Extracted text
----
Mother’s Match Commentary

Oooh, I’m  so excited! Come on, Ulster! They are playing in orange, aren’t they? Or are they the ones in white and red? I can never remember. Oh, right, white.

Grand, they’re starting. Why do they kick the ball to the other team instead of hanging on to it? That’s silly. Now look, there’s going to be a scrum. I know what a scrum is. It’s a bit like a cuddle, but then they all stick their noses in each other’s arses and the wee fella chucks the ball in. Then the whistle blows and they do it all over again ten times.

Fantastic, Ulster have got the ball! Oh look, he’s kicked it off the field, the eejit. What do you mean, in the opposition’s 22? Why is everyone standing up for the Ulstermen? Oh, so that’s good then.

Some of those fellas trundling up don’t look very fit at all. They’re a bit fat, like. They should go on a diet: they’re supposed to be able to run around for ninety minutes. Oh, eighty minutes? Close enough. If they could run for ninety, they could run for eighty easily.

Why have the other side got the ball to throw in? We had it last. I think the referee has got this wrong. Look at that: the man threw it to his own team and now they’ve got the ball. Now they’re all over the floor and it’s hard to tell what’s going on.

Wa-hey, that Ulsterman’s got the ball! Whoops, he’s dropped it. Ach well, never mind, it is pissing it down and it’s probably a bit slippy. What do you mean, the others get a scrum? He didn’t mean to drop it. That’s just not fair.

Scrums are boring.

Hooray, a penalty!

Didn’t he kick it beautifully? I bet it’s because his mum raised him on soda farls. Oh, South African, is he? Well, never mind, I’m sure his mother loves him anyway.
----
Given data
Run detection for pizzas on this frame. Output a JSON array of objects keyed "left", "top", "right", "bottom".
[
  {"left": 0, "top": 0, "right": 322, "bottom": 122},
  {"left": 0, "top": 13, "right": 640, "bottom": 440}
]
----
Assignment 1
In the match commentary, what does the speaker say a scrum is a bit like?
Assignment 2
Continue the match commentary from where it stops.
The listing has no role here.

Answer space 1
A cuddle.

Answer space 2
HALF-TIME

Boys-oh-boy but that’s a fine figure of a man. Have you any idea if he’s single? I have three daughters. And no grandchildren. Except for two dogs. And they’re both spayed.

SISTER’S INTERJECTION

– Is that Andrew Trimble?

– Yep; how did you know?

– We used to catch the same bus to school.

– Was he nice?

– Yeah, decent bloke.

– He’s retired now; that’s why he’s doing commentary.

– Oh Christ, I feel old.

RETURN TO THE MOTHERSHIP

Have you got his phone number?

SECOND HALF

Oh, d’ye see that fella there? That’s Stuart McCloskey. He goes to my hairdresser. He has lovely hair, so he does. He doesn’t half darken the doorway when he walks into the shop though.

Would you look at that nonsense! All the other fellas are piling on top. That’s bullying. Why doesn’t the referee stop it?

Ach for fuck’s sake the referee is awarding a penalty to the other side! This is a travesty. What do you mean, failed to release the ball? It was his bloody ball and I don’t see why he should give it to them. That’s ridiculous.

Well, this is more like it. Brave boys running down the pitch and putting the ball down over the line.

What’s a TMO? Turd Match Official? Why shouldn’t you be able to throw the ball in any direction you like if you’ve got it?

See that. I was right. Ulster vindicated. I don’t know why there was any dispute.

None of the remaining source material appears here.